Dicen que la adolescencia es la etapa en que uno deja de hacer preguntas y empieza a dudar de las respuestas

Archivo de julio, 2008

Con el móvil a la escalera

Cada vez que uno de mis hijos quería hablar por el móvil sin que nadie le escuchase solía salir al balcón. Allí han mantenido largas conversaciones en pleno invierno sin que el frío les importara lo más mínimo. Pero ha llegado el calor, los balcones suelen estar abiertos por la noche y… se acabó la intimidad.

La solución: hablar en la escalera. No soportan que yo me entere de sus cosas pero parece que les da igual que las oiga todo el vecindario. He intentado hacerles entrar, en casa y en razón, pero hasta ahora no he tenido mucho éxito.

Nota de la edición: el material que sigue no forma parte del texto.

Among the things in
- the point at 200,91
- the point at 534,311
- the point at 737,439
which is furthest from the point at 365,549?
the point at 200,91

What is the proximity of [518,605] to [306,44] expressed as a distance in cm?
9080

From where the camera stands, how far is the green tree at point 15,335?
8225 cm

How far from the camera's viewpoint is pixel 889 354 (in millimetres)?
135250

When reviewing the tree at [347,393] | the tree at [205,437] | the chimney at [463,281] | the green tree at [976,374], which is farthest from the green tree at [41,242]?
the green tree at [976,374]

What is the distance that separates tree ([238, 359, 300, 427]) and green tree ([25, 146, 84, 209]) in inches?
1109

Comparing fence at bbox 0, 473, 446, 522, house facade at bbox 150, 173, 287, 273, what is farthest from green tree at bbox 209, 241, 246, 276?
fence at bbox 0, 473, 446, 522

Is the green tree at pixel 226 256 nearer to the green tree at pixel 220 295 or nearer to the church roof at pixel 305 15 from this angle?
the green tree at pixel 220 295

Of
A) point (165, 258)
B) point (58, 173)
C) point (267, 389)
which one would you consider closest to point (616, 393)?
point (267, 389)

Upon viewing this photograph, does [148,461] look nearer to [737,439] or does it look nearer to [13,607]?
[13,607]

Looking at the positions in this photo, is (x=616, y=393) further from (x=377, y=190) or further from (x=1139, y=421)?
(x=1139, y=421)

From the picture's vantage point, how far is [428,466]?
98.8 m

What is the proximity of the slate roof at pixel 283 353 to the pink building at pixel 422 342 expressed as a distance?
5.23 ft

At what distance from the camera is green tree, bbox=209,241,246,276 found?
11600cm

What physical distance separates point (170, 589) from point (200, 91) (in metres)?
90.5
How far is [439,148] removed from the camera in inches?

Anoche sonó el móvil de mi hijo mayor a las doce y pico de la noche. Yo estaba leyendo en la cama así que pensé que se quedaría a hablar en su cuarto -ni estaba su hermano ni yo tenía el más mínimo interés en acercarme por allí- pero me equivoqué. Contestó, pasó por mi cuarto para decirme que volvía enseguida y, sin darme tiempo a contestar, abrió la puerta y salió de casa.

Al rato me asomé a la escalera. Allí estaba: sentado en un rincón, casi a oscuras y hablando con un hilo de voz.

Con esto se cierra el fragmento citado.